Alex Mortensen

Personal information
- Full name: Alex Jens Kenneth Mortensen
- Date of birth: 13 July 2002 (age 23)
- Place of birth: Sweden
- Height: 1.75 m (5 ft 9 in)
- Position: Forward

Team information
- Current team: Groningen
- Number: 33

Youth career
- Kalmar

Senior career*
- Years: Team / Apps / (Gls)
- 2020–2022: Kalmar / 0 / (0)
- 2021–2022: → Groningen (loan) / 2 / (0)
- 2022–: Groningen / 2 / (0)

= Alex Mortensen (footballer) =

English footballer (born 2002)

Alex Jens Kenneth Mortensen (born 13 July 2002) is a Swedish professional footballer who plays as a forward. He is under contract with the Dutch Eredivisie club Groningen.

==Club career==
A youth product of Kalmar, Mortensen made his professional debut with them in a 4–1 Svenska Cupen win over Asarums on 20 October 2020. He signed his first professional contract with Kalmar on 20 December 2020.

On 2 July 2021, he joined the Eredivisie club Groningen on loan for the 2021–22 season, with an option to buy. He debuted with Groningen in the Eredisivie in a 1–1 tie with Twente on 1 October 2021, coming on as a late sub in the 94th minute. The deal became permanent on 15 May 2022, with Mortensen signing a two-year contract.

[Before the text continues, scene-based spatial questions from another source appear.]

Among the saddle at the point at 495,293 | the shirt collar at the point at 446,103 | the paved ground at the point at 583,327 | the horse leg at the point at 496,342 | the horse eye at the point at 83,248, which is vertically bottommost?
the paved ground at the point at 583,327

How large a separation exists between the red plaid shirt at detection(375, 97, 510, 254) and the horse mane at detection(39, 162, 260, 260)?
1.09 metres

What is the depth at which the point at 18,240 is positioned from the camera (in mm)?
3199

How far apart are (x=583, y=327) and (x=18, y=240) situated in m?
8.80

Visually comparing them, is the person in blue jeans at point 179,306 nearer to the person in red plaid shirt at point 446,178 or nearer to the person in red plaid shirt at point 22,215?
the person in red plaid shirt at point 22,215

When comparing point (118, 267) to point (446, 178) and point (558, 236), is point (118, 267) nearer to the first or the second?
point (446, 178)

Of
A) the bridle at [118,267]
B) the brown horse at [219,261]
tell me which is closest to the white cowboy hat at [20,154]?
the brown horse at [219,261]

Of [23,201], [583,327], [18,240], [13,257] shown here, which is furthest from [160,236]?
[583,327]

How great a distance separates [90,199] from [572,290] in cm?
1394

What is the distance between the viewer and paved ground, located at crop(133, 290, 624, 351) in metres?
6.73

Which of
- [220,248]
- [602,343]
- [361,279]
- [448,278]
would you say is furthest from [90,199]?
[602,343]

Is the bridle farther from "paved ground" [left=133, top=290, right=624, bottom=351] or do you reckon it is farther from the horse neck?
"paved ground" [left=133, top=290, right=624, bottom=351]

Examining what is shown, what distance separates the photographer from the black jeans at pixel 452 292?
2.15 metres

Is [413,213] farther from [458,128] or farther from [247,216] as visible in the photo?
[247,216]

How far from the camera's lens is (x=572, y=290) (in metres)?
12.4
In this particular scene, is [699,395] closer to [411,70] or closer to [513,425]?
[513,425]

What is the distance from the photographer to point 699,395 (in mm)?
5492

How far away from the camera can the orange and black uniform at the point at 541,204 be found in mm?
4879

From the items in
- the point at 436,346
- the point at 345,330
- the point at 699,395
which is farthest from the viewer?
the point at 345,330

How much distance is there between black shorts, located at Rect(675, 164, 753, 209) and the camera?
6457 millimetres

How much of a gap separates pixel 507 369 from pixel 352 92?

Just five days later, Groningen announced that Mortensen suffered a serious knee injury and will not be able to play for an extended period of time.

==Personal life==
In December 2020, on the way home from training Mortensen saw a man about to climb off the E22 in Sweden attempting to commit suicide. Mortensen, then 18 years old, prevented the man from jumping and got a bystander to call a police, and resolve the issue.